▶ **TASK GOAL**: Change "green foliage" to "green leaves" in the records from the line containing "By what distance are the" down to the line containing "870 centimetres", and give those lines again with nothing else altered. Leave the pictures out.

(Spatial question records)
»»

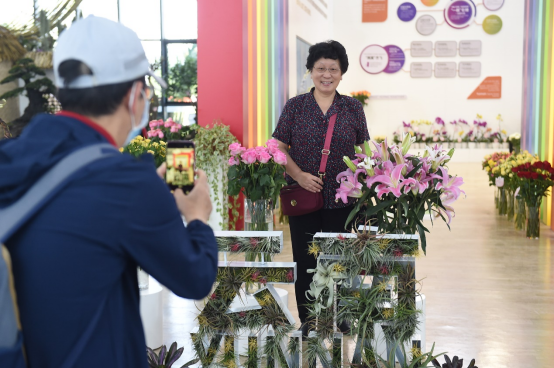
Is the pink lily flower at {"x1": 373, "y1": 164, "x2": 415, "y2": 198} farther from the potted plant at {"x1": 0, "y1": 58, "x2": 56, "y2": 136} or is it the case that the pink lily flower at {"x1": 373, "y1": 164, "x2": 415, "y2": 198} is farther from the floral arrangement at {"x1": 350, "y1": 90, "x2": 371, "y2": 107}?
the floral arrangement at {"x1": 350, "y1": 90, "x2": 371, "y2": 107}

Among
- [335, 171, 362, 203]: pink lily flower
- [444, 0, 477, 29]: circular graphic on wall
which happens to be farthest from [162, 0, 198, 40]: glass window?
[335, 171, 362, 203]: pink lily flower

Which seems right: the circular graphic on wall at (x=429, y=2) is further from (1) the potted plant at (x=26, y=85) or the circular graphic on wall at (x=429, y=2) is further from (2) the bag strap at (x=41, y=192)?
(2) the bag strap at (x=41, y=192)

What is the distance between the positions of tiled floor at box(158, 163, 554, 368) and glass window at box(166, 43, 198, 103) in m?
6.53

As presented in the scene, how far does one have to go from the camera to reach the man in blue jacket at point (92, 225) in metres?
1.04

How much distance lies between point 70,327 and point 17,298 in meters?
0.10

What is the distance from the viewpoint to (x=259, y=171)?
3.18m

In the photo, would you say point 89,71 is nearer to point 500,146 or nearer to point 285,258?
point 285,258

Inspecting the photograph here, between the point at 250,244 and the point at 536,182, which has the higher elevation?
the point at 250,244

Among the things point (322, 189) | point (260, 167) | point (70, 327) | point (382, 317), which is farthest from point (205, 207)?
point (322, 189)

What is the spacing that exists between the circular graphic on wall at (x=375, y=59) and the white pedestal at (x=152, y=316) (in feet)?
32.5

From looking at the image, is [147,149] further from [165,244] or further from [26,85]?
[26,85]

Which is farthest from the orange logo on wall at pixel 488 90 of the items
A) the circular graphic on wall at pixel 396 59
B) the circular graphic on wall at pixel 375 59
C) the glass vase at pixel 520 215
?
the glass vase at pixel 520 215

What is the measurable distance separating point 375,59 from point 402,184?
10325mm

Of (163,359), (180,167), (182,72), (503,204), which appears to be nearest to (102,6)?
(182,72)
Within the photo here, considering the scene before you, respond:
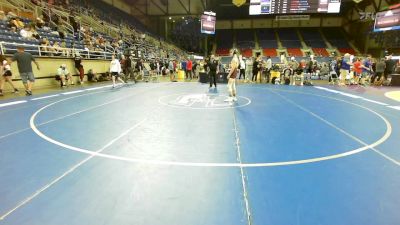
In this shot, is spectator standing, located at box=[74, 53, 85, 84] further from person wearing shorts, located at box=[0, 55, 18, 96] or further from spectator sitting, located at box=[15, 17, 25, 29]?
person wearing shorts, located at box=[0, 55, 18, 96]

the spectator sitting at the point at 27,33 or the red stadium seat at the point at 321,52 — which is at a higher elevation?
the red stadium seat at the point at 321,52

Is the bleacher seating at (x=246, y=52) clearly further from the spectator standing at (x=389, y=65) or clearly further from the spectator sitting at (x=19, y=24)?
the spectator sitting at (x=19, y=24)

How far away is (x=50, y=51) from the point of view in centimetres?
1400

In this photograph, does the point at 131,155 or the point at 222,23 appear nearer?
the point at 131,155

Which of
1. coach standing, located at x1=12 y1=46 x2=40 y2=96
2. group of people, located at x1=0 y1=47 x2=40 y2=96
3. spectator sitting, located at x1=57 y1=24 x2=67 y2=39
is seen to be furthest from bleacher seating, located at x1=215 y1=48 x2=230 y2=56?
coach standing, located at x1=12 y1=46 x2=40 y2=96

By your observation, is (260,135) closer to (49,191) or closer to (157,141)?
(157,141)

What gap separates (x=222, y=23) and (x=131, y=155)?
48126mm

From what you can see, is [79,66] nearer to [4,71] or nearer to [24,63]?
[4,71]

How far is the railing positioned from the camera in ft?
39.1

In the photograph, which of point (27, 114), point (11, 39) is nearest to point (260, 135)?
point (27, 114)

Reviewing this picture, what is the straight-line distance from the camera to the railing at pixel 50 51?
39.1 feet

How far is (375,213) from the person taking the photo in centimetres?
252

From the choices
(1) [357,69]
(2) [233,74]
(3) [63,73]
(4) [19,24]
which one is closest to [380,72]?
(1) [357,69]

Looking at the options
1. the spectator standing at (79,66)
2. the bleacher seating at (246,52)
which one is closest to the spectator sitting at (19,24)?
the spectator standing at (79,66)
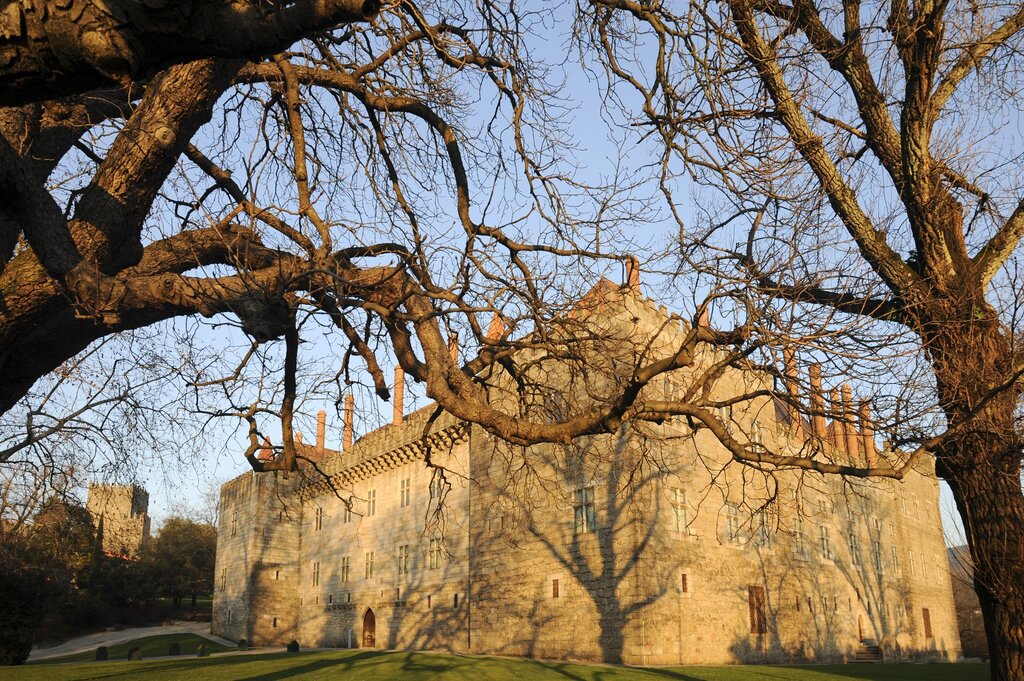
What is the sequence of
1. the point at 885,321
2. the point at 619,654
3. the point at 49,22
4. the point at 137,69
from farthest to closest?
the point at 619,654 < the point at 885,321 < the point at 137,69 < the point at 49,22

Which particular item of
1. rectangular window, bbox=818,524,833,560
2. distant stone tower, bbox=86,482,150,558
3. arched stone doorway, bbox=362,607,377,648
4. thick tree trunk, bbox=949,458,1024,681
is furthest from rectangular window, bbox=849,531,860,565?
distant stone tower, bbox=86,482,150,558

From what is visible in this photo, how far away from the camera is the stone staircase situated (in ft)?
89.5

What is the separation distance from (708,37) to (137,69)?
4.53 meters

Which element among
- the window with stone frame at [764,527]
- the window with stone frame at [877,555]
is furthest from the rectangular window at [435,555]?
the window with stone frame at [877,555]

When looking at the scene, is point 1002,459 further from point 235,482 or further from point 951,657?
point 235,482

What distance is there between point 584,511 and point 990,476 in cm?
1555

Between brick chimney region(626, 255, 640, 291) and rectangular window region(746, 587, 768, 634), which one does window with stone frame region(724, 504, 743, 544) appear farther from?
brick chimney region(626, 255, 640, 291)

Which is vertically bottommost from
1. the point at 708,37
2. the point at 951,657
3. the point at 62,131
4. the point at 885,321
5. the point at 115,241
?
the point at 951,657

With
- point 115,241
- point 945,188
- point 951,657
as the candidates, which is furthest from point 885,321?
point 951,657

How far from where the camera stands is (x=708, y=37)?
602cm

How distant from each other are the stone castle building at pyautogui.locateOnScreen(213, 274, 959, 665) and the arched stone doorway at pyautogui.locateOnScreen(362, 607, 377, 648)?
0.21ft

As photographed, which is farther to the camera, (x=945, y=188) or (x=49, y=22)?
(x=945, y=188)

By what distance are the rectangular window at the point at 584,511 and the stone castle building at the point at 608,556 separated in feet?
0.15

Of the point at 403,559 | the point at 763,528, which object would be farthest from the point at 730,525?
the point at 403,559
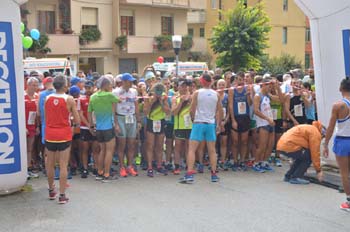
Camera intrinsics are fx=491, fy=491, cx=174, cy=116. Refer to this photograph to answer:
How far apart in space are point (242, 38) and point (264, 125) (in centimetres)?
2194

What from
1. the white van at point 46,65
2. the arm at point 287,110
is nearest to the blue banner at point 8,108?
the arm at point 287,110

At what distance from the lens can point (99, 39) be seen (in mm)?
35250

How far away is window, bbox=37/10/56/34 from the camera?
32.3 metres

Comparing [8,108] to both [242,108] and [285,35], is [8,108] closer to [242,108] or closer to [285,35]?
[242,108]

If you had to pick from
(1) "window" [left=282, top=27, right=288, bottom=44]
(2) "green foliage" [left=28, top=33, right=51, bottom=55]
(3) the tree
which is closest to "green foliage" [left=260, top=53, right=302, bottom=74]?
(3) the tree

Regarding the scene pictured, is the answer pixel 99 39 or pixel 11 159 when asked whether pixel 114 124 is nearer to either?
pixel 11 159

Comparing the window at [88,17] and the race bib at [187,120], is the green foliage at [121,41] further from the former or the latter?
the race bib at [187,120]

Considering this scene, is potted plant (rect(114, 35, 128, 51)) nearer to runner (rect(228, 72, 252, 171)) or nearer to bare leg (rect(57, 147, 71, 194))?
runner (rect(228, 72, 252, 171))

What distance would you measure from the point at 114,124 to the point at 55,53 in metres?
24.4

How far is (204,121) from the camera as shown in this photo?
870 centimetres

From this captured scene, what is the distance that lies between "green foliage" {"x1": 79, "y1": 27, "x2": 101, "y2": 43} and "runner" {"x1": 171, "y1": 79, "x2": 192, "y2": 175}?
2551cm

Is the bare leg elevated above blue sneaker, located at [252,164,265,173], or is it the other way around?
the bare leg

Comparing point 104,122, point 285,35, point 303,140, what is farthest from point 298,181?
point 285,35

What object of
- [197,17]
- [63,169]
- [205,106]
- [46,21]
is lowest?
[63,169]
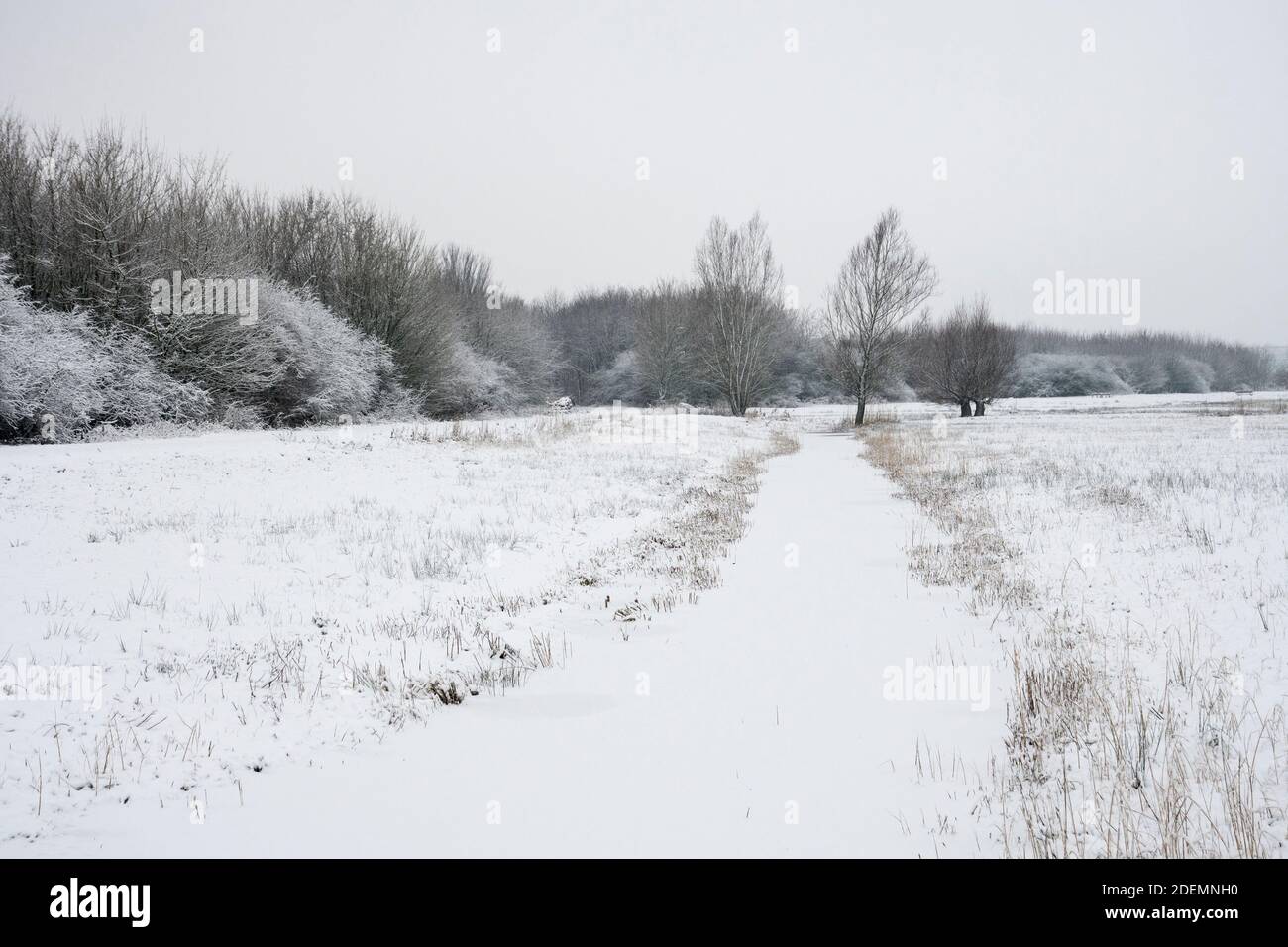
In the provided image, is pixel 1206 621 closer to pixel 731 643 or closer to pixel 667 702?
pixel 731 643

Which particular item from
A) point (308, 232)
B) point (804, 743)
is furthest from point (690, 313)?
point (804, 743)

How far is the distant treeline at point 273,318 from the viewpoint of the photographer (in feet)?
59.4

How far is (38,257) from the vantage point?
19484 mm

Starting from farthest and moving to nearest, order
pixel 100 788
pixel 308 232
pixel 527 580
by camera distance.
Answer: pixel 308 232 < pixel 527 580 < pixel 100 788

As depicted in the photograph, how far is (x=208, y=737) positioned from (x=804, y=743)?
348 centimetres

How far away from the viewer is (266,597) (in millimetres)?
6027

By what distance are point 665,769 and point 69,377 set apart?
19.2 meters

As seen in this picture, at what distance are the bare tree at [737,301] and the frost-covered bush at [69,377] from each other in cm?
2939

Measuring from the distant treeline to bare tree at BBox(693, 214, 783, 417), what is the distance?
125 mm
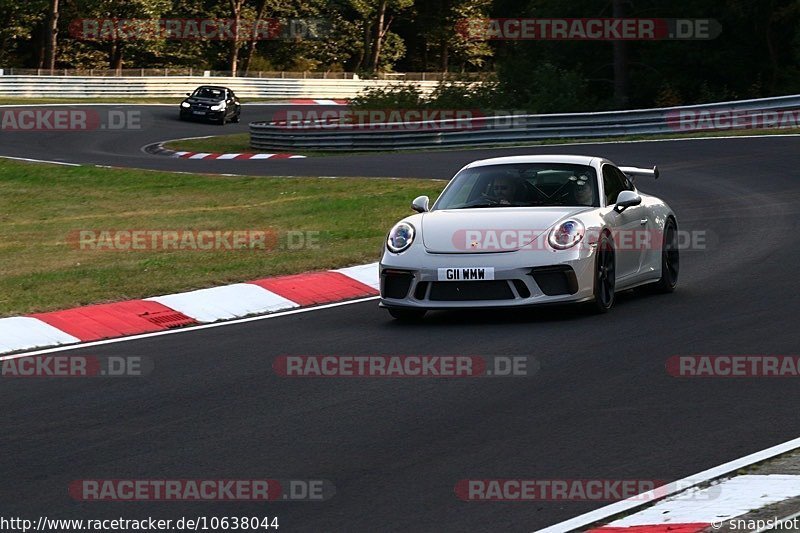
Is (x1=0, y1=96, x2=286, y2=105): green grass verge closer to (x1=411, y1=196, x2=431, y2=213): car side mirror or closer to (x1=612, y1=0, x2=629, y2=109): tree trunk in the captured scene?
(x1=612, y1=0, x2=629, y2=109): tree trunk

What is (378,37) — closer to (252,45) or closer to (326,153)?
(252,45)

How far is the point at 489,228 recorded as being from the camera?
10.6 meters

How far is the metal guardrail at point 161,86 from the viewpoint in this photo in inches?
2243

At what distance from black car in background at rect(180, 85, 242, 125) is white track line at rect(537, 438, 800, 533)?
144ft

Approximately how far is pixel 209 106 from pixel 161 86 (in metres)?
13.8

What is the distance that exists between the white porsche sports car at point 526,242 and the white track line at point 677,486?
3945mm

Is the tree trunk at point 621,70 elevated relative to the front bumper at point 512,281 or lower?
elevated

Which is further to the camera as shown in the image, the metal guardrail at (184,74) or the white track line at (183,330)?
the metal guardrail at (184,74)

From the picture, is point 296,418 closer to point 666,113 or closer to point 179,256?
point 179,256

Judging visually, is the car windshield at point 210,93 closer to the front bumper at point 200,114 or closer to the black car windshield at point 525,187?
the front bumper at point 200,114

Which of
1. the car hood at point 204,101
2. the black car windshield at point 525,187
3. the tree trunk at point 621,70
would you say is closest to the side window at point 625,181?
the black car windshield at point 525,187

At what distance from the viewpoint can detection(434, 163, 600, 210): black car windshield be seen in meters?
11.4

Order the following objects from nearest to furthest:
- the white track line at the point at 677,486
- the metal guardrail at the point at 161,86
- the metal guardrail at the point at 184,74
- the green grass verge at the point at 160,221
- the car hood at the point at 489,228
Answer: the white track line at the point at 677,486 < the car hood at the point at 489,228 < the green grass verge at the point at 160,221 < the metal guardrail at the point at 161,86 < the metal guardrail at the point at 184,74

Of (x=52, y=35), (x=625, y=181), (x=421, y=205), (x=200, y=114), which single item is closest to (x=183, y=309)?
(x=421, y=205)
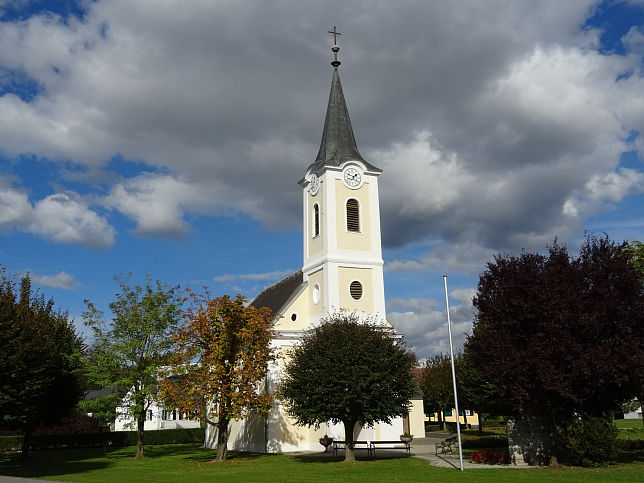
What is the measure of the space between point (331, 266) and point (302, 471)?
51.2 feet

««

▶ **ANSWER TO THIS EXERCISE**:
By what distance are the rectangular window at the point at 584,511 and the stone castle building at the point at 608,556 separated in feet?
0.15

Of the point at 403,559 | the point at 763,528, which object would be farthest from the point at 730,525?
the point at 403,559
Camera intrinsics are fx=491, fy=491, cx=174, cy=116. Refer to this photograph to answer:
How far apart in space are point (242, 38) and point (264, 125) (in centimetres)?
2194

What from
1. the white van at point 46,65
2. the arm at point 287,110
is nearest to the blue banner at point 8,108?
the arm at point 287,110

At what distance from the lens can point (99, 39) be seen (in mm)?
35250

How far away is window, bbox=37/10/56/34 from the camera?
32.3 metres

Comparing [8,108] to both [242,108] and [285,35], is [8,108] closer to [242,108] or closer to [285,35]?
[242,108]

If you had to pick from
(1) "window" [left=282, top=27, right=288, bottom=44]
(2) "green leaves" [left=28, top=33, right=51, bottom=55]
(3) the tree
which is closest to "green leaves" [left=260, top=53, right=302, bottom=74]?
(3) the tree

Regarding the scene pictured, is the answer pixel 99 39 or pixel 11 159 when asked whether pixel 114 124 is nearer to either?
pixel 11 159

Comparing the window at [88,17] and the race bib at [187,120], is the green leaves at [121,41] further from the former or the latter?
the race bib at [187,120]

Considering this scene, is potted plant (rect(114, 35, 128, 51)) nearer to runner (rect(228, 72, 252, 171)) or nearer to bare leg (rect(57, 147, 71, 194))?
runner (rect(228, 72, 252, 171))

What distance would you measure from the point at 114,124 to the point at 55,53 in metres?
24.4

How far is (204,121) from the camera as shown in this photo?
870 centimetres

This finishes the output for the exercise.